According to Michael Stone:
> Quoting Chip Salzenberg (chip@perlsupport.com):
> > According to Michael Stone:
> > > Quoting Wichert Akkerman (wakkerma@cs.leidenuniv.nl):
> > > > What perl-suid should do is check the mountoptions for the filesystem on
> > > > which the script resides and abort if that was mounted with nosuid.
> > > > Should be quite simple actually..
> > > 
> > > But that's still not general enough. For example, you just missed the
> > > case of noexec... The solution should be done at a higher level, IMHO...
> > 
> > Every OS has a different set of mount options that may or may not be
> > relevant to setuid security.  I don't see what 'higher level' would be
> > useful.
> 
> Well, maybe I'm not clear on what you/wichert would do instead. How are
> you going to check this? 

The code exists to check the mount options relevant to an open file.

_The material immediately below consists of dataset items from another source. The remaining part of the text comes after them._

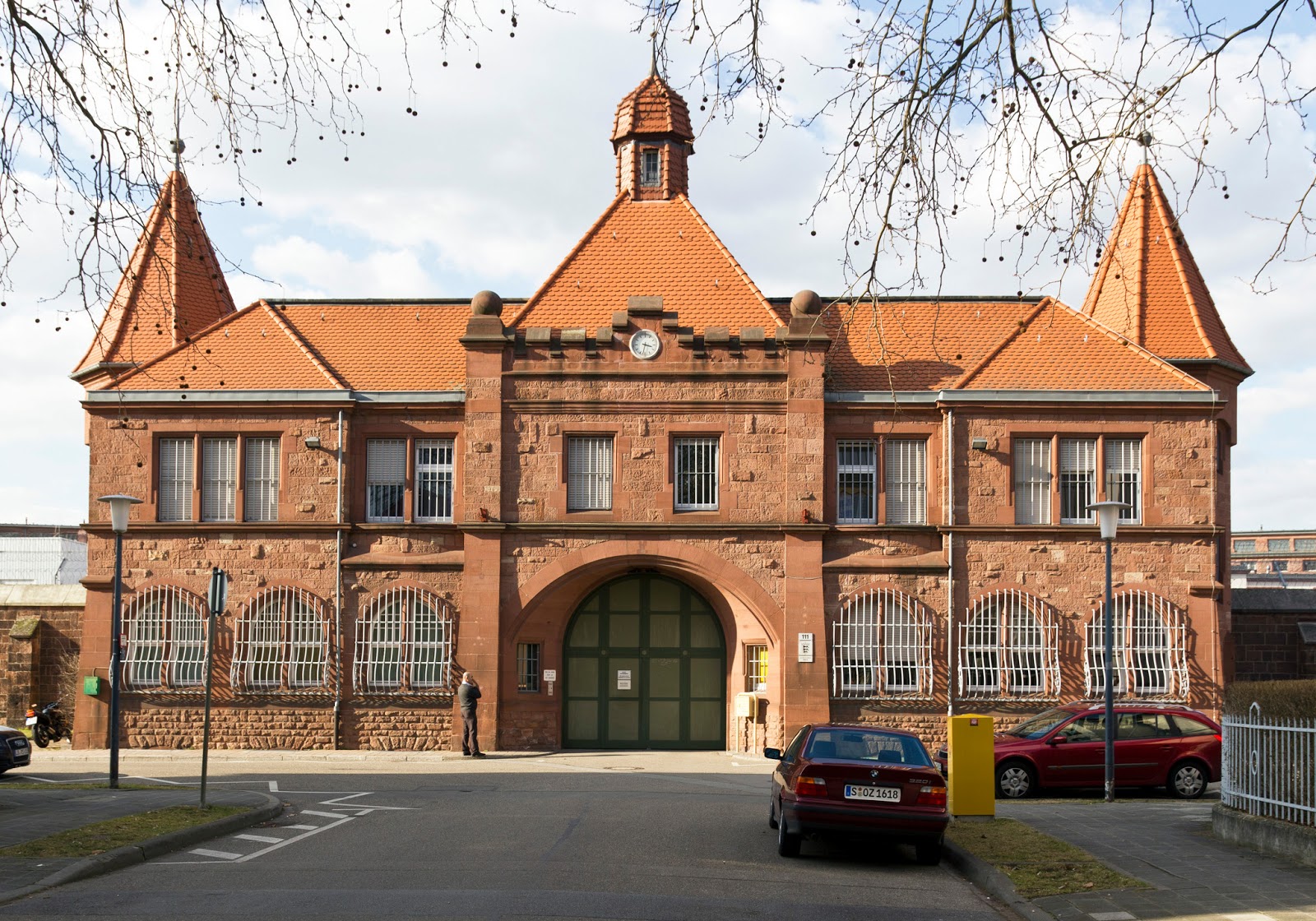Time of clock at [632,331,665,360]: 3:32
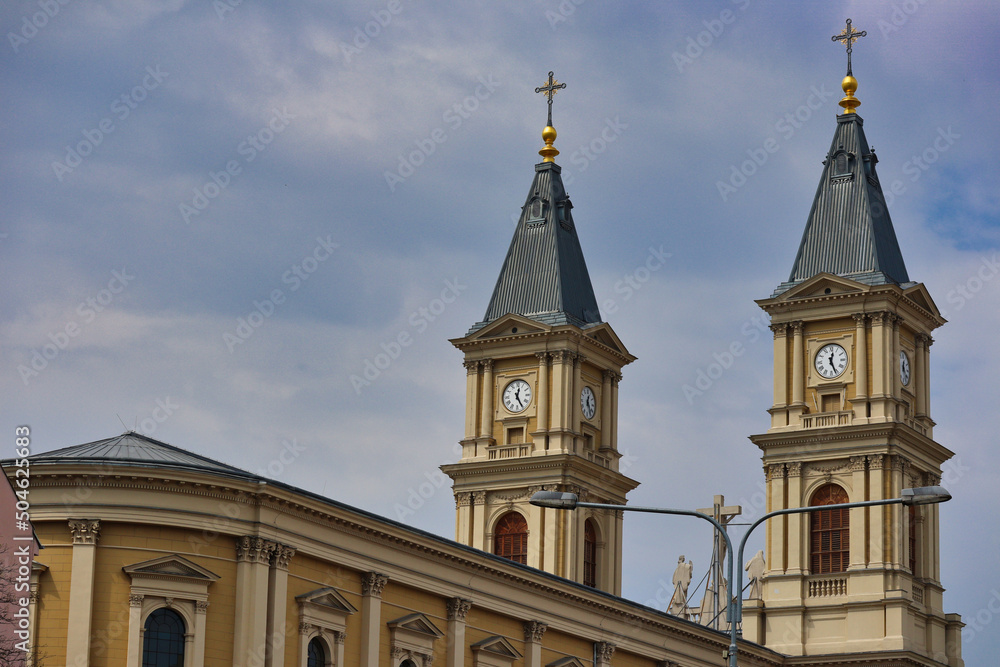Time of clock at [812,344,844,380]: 12:26
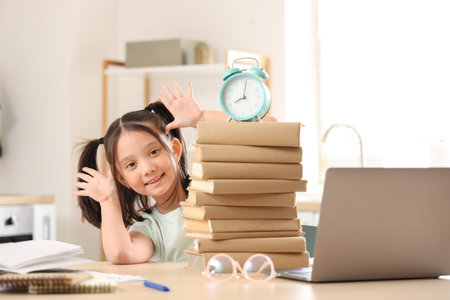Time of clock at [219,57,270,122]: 8:01
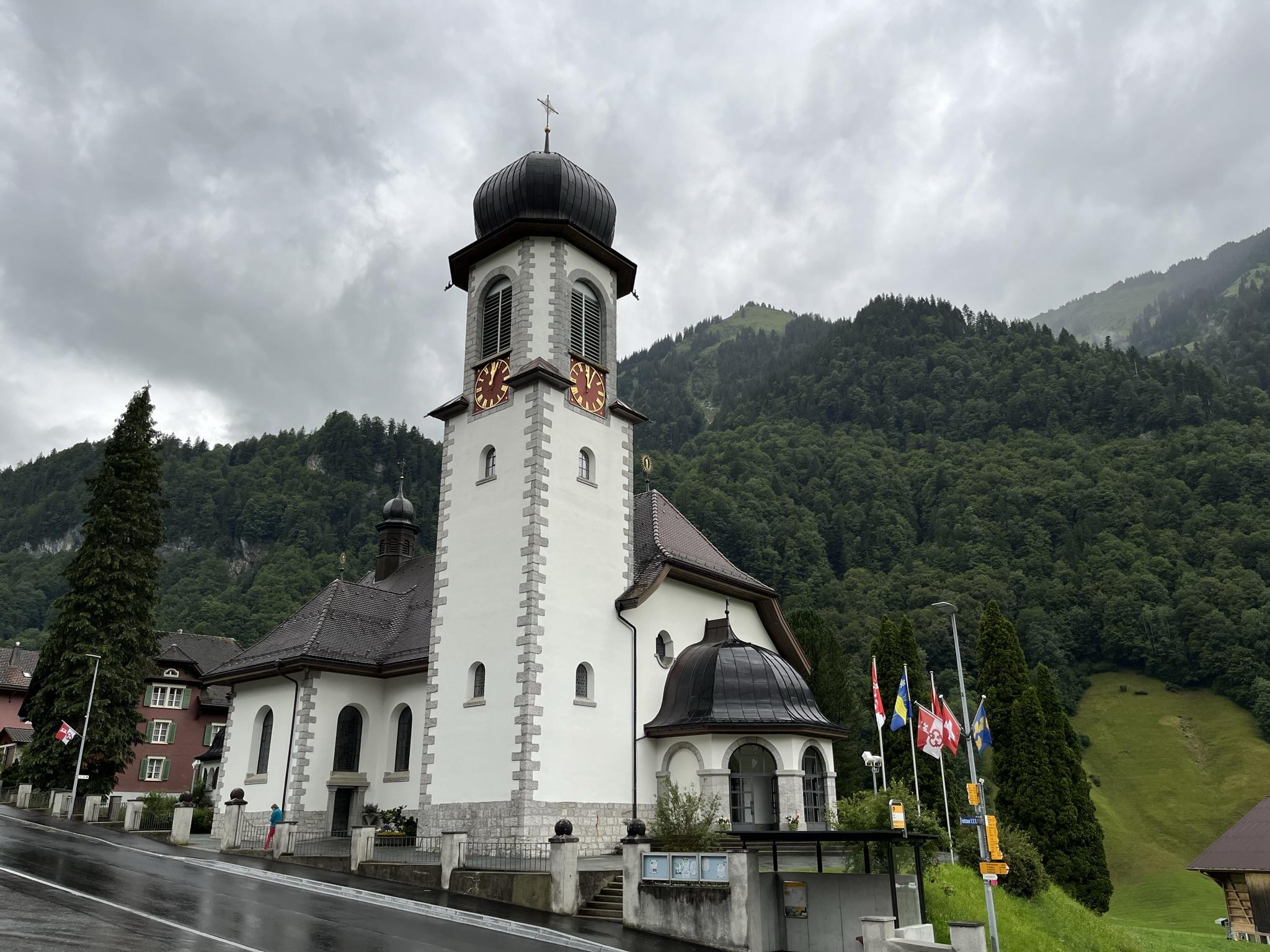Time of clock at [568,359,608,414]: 12:04
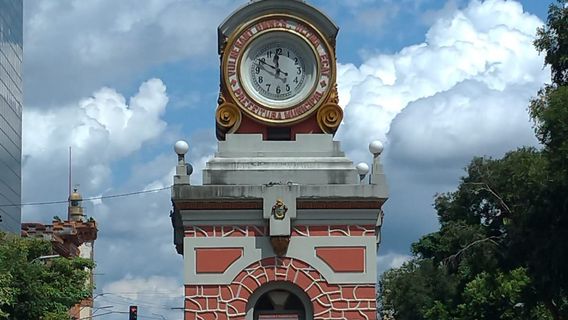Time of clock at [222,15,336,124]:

It's just a Small Matter of Programming to integrate that into the
Perl source code, and disable emultation of setuid scripts when the
'nosuid' mount option is set.

And as for 'noexec', well, it's not relevant to Perl anyway.  (All you
have to do is run "perl scriptname" instead of just "./scriptname".)
Or do you suggest that every single language compiler/interpreter must
check mount options?  Should Java .class files be unusable if they're
on a 'noexec' filesystem?  I don't _think_ so.
-- 
Chip Salzenberg      - a.k.a. -      <chip@perlsupport.com>
      "When do you work?"   "Whenever I'm not busy."